-- EXERCISE PROMPT --
Report how many lines of these entries hold the string "name"; reply with the number alone.

-- AVAILABLE RECORDS --
※
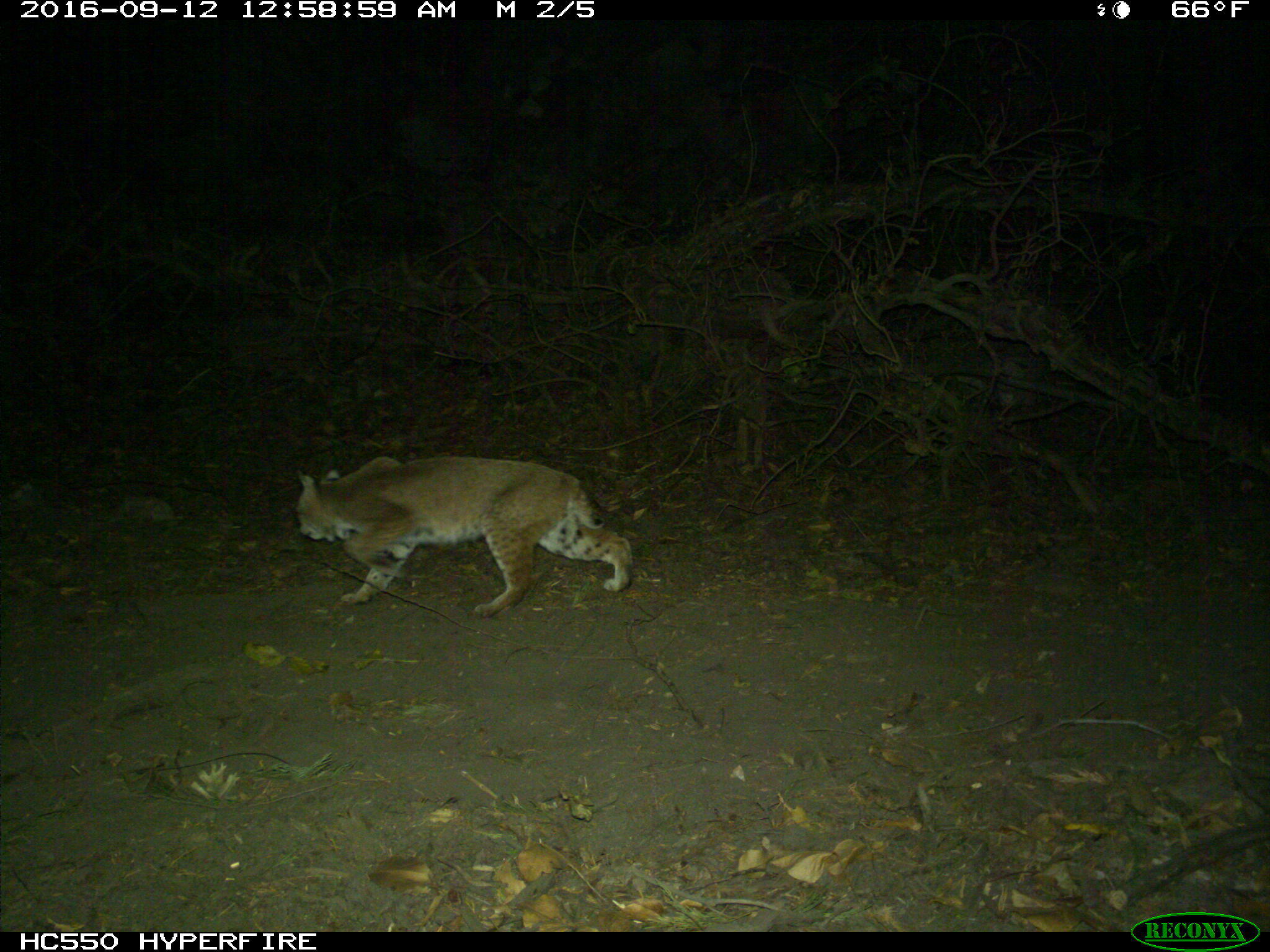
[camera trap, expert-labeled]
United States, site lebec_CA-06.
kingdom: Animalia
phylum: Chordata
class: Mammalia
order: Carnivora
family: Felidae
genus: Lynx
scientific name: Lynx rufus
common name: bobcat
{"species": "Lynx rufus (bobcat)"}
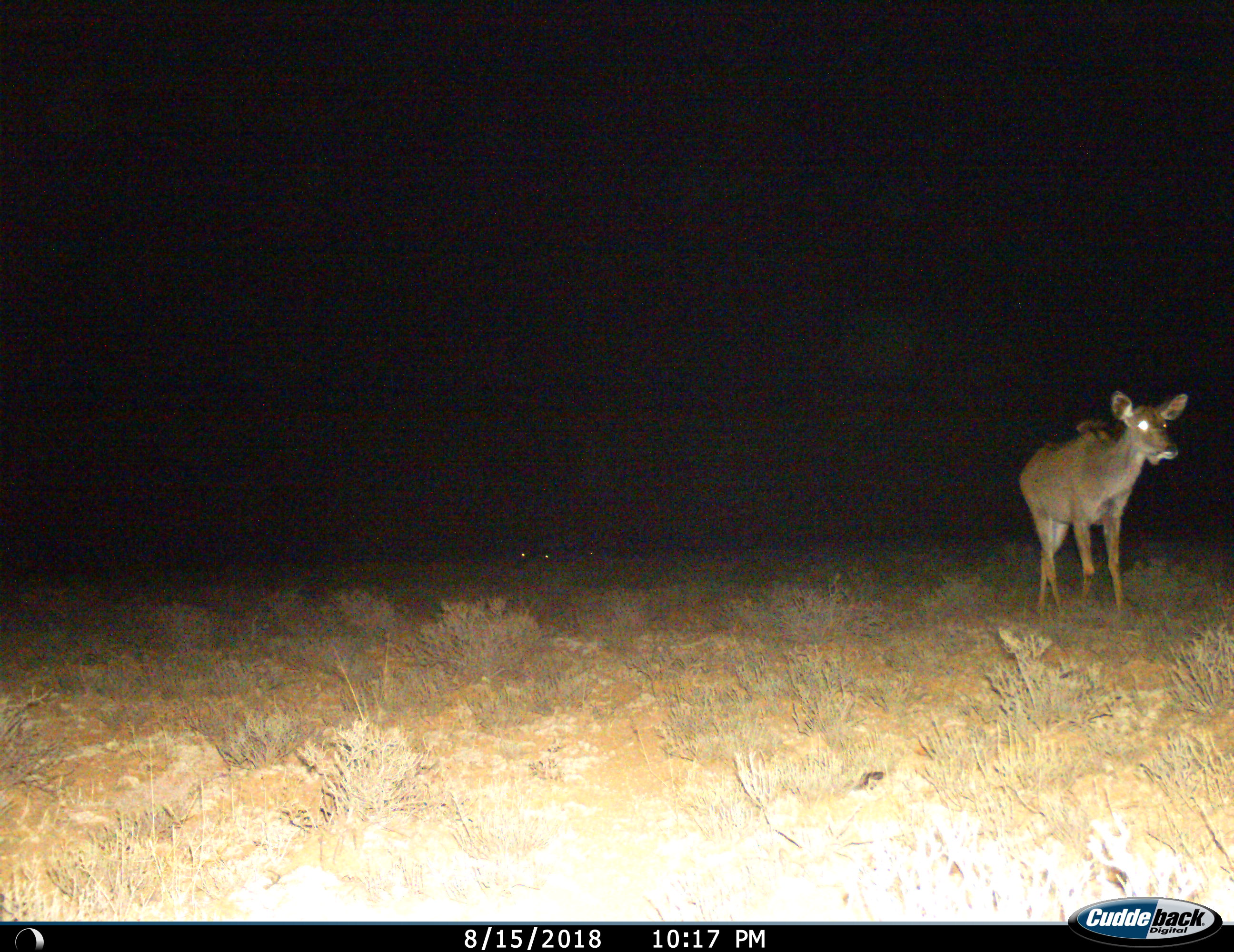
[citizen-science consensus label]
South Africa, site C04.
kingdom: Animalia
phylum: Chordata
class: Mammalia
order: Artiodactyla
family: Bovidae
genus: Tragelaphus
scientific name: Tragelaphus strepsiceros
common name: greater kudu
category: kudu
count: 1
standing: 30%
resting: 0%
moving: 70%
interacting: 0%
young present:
※
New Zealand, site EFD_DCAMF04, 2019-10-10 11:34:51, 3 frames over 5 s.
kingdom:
※
-- SOLUTION BELOW --
4